-- Written task --
Reproduce word for word the lines of the data below, starting at the line that contains "Of the dead" and ending at the last line of the data.

-- Materials provided --
········
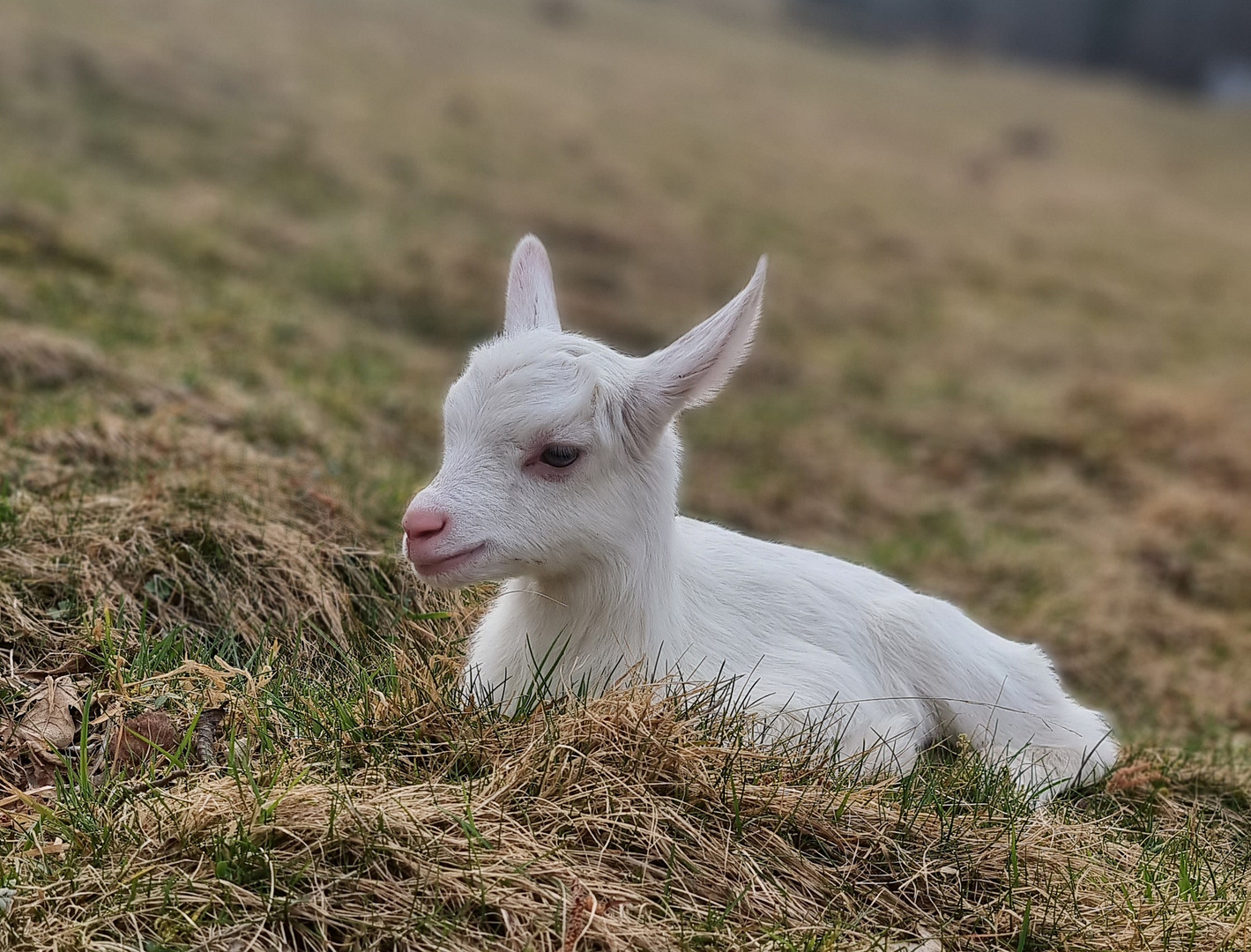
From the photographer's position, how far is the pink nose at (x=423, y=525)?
3.50 meters

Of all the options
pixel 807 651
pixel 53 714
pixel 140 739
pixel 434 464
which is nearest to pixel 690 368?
pixel 807 651

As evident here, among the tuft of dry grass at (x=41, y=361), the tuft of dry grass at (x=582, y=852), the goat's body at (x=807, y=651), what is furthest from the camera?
the tuft of dry grass at (x=41, y=361)

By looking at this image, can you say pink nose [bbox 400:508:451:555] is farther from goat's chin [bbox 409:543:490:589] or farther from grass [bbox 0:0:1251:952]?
grass [bbox 0:0:1251:952]

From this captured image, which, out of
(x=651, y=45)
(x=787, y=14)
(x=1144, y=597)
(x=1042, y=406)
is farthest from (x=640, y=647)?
(x=787, y=14)

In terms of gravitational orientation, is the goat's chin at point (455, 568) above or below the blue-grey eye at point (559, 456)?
below

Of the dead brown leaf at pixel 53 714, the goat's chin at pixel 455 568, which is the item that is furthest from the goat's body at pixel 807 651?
the dead brown leaf at pixel 53 714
········
-- Written reply --
Of the dead brown leaf at pixel 53 714, the goat's chin at pixel 455 568, which is the item that is furthest from the goat's body at pixel 807 651?
the dead brown leaf at pixel 53 714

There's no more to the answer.